Report every line of the data where the string "Leopardus" appears.
#### Data for this task
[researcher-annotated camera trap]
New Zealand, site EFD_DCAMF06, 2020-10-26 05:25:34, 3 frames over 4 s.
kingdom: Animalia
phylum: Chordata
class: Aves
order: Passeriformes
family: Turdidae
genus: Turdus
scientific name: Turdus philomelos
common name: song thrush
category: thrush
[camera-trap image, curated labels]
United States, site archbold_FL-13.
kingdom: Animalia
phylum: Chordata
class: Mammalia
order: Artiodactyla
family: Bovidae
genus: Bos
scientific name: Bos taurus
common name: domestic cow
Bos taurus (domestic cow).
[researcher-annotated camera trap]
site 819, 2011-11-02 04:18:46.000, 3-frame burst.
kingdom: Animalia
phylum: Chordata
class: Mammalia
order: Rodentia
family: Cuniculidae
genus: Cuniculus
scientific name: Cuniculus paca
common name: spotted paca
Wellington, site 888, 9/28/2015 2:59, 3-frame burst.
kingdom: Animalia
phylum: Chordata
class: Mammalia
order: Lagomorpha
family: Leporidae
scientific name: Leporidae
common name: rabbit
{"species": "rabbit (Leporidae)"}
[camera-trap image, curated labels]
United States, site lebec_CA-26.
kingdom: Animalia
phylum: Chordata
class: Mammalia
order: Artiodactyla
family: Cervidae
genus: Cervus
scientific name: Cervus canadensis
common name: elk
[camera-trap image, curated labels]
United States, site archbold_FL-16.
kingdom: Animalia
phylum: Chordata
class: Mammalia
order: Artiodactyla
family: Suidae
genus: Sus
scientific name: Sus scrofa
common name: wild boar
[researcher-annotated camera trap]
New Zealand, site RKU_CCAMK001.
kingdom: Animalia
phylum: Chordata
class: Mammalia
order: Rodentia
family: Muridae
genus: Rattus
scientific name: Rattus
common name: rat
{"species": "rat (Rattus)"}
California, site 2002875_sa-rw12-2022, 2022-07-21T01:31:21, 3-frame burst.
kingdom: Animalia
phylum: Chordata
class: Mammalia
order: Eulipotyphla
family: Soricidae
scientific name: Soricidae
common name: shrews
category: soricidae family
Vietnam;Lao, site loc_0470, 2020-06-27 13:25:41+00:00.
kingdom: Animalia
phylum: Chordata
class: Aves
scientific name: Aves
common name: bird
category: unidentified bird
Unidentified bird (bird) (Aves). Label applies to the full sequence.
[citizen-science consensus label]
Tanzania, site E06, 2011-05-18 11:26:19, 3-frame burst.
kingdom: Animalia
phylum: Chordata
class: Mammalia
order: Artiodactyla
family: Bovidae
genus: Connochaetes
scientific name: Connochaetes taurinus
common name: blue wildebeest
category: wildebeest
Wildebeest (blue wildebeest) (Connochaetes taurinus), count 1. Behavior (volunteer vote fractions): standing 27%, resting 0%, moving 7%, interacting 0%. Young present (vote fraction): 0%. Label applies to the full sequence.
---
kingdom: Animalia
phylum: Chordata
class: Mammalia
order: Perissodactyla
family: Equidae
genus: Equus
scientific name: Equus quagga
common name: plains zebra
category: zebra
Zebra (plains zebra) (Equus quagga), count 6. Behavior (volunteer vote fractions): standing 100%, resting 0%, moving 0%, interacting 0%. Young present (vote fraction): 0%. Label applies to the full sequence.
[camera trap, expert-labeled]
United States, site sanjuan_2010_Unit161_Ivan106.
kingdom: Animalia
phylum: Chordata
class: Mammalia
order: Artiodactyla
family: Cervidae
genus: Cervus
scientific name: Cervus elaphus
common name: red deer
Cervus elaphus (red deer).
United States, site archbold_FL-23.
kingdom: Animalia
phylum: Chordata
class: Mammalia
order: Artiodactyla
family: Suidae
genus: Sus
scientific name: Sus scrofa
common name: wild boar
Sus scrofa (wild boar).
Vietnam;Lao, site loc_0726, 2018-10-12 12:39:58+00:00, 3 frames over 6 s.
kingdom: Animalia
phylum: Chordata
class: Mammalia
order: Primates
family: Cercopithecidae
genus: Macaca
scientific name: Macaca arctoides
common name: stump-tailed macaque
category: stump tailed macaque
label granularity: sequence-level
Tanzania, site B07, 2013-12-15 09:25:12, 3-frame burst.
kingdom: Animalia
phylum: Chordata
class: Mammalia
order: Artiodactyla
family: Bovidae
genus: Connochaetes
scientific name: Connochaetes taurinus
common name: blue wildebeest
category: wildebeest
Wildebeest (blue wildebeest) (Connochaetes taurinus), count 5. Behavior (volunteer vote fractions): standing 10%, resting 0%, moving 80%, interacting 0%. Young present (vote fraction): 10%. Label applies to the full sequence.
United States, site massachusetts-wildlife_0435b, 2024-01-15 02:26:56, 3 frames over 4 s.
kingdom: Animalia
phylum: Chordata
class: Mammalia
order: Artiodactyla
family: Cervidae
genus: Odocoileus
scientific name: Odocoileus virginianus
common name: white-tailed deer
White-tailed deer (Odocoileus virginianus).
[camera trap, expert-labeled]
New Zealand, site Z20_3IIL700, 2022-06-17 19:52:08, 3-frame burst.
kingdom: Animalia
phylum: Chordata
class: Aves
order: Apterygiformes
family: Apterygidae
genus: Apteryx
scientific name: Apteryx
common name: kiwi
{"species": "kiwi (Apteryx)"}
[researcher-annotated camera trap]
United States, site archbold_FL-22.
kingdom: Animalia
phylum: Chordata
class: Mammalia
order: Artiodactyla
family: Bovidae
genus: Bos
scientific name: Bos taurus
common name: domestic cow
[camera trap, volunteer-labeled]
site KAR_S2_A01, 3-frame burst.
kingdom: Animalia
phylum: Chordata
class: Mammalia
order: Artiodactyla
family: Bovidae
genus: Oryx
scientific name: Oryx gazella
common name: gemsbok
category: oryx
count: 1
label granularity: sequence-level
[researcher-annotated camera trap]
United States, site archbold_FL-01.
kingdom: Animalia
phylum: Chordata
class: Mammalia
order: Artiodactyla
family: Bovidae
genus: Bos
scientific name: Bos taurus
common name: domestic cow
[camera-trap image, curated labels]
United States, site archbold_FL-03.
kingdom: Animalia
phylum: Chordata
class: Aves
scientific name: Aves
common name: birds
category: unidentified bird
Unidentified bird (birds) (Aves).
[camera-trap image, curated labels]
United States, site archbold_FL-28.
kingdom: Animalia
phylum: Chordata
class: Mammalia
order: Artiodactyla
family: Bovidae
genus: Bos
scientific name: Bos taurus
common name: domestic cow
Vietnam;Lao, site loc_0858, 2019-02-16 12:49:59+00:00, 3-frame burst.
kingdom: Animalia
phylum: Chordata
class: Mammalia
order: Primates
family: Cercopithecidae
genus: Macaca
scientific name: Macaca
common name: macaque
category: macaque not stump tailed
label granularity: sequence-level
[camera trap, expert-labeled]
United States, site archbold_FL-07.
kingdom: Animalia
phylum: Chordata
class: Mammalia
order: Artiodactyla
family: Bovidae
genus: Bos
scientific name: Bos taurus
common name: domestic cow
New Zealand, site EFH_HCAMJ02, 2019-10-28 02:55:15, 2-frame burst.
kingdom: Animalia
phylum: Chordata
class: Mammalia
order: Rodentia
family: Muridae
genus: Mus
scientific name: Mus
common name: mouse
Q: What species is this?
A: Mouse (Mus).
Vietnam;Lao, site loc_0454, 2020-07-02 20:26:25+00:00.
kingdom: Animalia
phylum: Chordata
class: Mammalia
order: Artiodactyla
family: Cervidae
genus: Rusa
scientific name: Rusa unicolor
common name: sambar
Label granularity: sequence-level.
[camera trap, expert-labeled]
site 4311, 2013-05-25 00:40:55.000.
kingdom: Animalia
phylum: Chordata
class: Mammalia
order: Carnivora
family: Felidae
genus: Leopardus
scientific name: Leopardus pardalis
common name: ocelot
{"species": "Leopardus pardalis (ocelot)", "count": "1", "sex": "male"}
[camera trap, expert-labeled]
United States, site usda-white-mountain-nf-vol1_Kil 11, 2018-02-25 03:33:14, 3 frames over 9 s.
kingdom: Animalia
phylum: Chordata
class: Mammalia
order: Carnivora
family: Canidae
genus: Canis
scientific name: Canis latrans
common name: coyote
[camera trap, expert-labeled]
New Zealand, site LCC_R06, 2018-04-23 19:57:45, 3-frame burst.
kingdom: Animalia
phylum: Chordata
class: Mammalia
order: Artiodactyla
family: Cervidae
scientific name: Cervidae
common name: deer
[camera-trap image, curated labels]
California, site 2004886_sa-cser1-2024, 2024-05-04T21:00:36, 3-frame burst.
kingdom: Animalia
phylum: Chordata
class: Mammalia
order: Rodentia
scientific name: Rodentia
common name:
########
▶ [Solution for this problem]
genus: Leopardus
scientific name: Leopardus pardalis
{"species": "Leopardus pardalis (ocelot)", "count": "1", "sex": "male"}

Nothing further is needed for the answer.